Мой проводник сказал, что теперь нам лучше уйти, потому что дальнейшее течение ритуала может принять для нас угрожающий характер."
И в заключение нашего эссе приведем блестящий отрывок из арауаканской Песни О Женщине-Пауке:
Ходила по кругу, блистая белизною,
взбегала по стенам ловким зверем,
билась наверху, как необычно крупная птица,
опускалась оттуда, забиралась на плечи,
говорила, просилась, обманывала, колдовала,
большая женщина, излюбленная всеми пауками.
Примечания
1. Название культа возводится к индоевропейскому корню va, имеющему отношение к "возбуждению", "ярости" и "страсти" (также в сексуальном смысле), но страсти, прежде всего, женской, какой, собственно, только и может быть страсть.

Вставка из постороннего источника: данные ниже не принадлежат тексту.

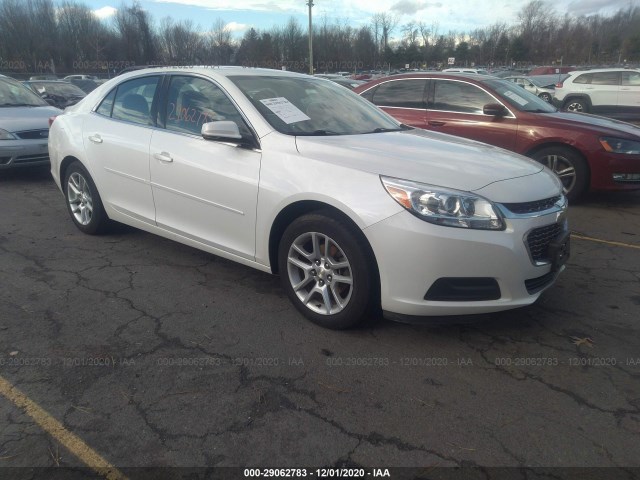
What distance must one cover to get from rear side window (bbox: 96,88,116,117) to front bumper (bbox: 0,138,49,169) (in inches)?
139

2. Обращает на себя внимание разительное сходство между описанным действием и традиционным германским экстатическим ритуалом, называемым Leich. Исследователи полагают распространение традиции Leich (строго говоря, это слово является специальным шаманическим термином, обозначающим состояние шамана, совершающего проникновение в дыру ("Loch"); от соответствующего корня происходит также обозначение шаманического огня, Lohe, и имя бога Локи) одним из доказательств путешествий древних германцев на территорию африканского континента - причем, отсутствие ярко-выраженного воинского окраса в ритуалах Вуду (Водун) обусловлено отнюдь не подспудной неприязнью к такому элементу культа Leich со стороны африканцев, в-частности, коренных жителей Дахомы. Наоборот, воинский элемент изначально не был преобладающим в Leich - таковым его впервые интерпретировали римляне, обескураженные необычным, варварским нравом германцев. Передавая традицию Leich покоренным народностям, древние германцы передавали, прежде всего, эту традицию в чистом ее виде. Насколько "нечист" ее вид, воображаемый, вслед за римлянами, всеми нашими современниками, можно судить хотя бы по ничем не обоснованной перетасовке функций германских божеств, выразившейся, в-частности, в подмене функции верховного божества, архетипического царя, функцией бога войны, а уранического божества - функцией верховного. В традиции вудуизма предпринимается робкая попытка восстановления изначальной чистоты ритуалов Leich, и насколько трудна стоящая перед нами задача - выделить и классифицировать изначальные элементы из подчас нелепого нагромождения экзотерических суеверий и недопонятых ритуальных акций - можно судить по трудностям, с которыми сталкивается наш современник в процессе изучения богатого наследия Гаити, что выражается, помимо прочего, в настойчивом и вполне обоснованном недоверии, которое выражают вудуисты к европейцу.